■ **Given exercise**: Locate every row below that contains the word "sandy" and copy each of those rows in full. Treat uppercase and lowercase letters as different.

■ **Spatial reasoning question data**:
- - -

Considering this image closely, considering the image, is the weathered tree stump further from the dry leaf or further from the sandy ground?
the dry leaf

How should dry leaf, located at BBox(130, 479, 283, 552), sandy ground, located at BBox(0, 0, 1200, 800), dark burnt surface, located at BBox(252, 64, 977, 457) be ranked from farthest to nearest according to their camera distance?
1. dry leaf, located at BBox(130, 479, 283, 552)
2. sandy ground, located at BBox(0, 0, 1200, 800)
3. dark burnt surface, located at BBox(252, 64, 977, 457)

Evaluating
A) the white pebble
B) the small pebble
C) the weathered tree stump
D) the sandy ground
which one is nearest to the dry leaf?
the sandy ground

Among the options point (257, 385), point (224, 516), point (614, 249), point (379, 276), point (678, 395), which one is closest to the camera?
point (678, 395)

- - -

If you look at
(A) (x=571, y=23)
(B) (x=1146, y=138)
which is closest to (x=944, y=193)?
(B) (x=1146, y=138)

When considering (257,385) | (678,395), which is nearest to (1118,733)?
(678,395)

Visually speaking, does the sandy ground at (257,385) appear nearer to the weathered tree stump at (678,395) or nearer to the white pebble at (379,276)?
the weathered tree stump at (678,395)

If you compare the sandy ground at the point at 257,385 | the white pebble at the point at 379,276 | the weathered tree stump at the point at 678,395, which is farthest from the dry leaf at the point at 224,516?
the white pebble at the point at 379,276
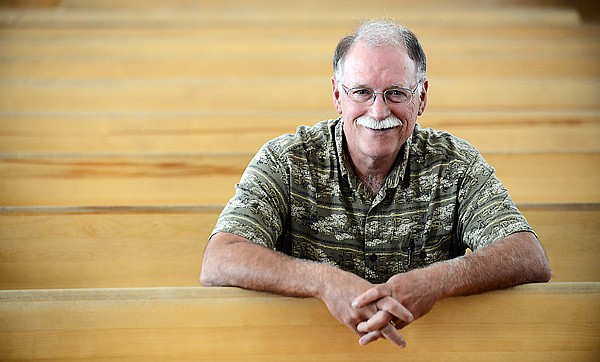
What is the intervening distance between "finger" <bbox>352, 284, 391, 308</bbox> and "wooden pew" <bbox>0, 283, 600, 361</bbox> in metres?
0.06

- - -

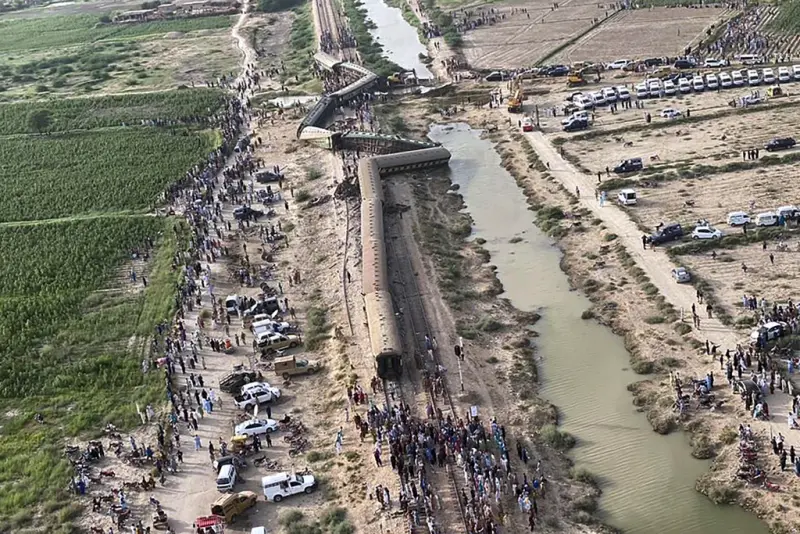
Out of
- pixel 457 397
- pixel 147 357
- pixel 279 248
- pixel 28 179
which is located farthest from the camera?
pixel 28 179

- - -

■ **Correct result**:
Considering this image closely, considering the image, is the weathered tree stump further from the dry leaf or further from the sandy ground?
How should dry leaf, located at BBox(130, 479, 283, 552), sandy ground, located at BBox(0, 0, 1200, 800), dark burnt surface, located at BBox(252, 64, 977, 457) be ranked from farthest to nearest according to their camera distance?
2. sandy ground, located at BBox(0, 0, 1200, 800)
D) the sandy ground
the sandy ground
Visually speaking, does the sandy ground at (257,385) appear nearer to the weathered tree stump at (678,395) or nearer to the white pebble at (379,276)?
If you compare the sandy ground at the point at 257,385 | the white pebble at the point at 379,276 | the weathered tree stump at the point at 678,395, which is farthest from the dry leaf at the point at 224,516?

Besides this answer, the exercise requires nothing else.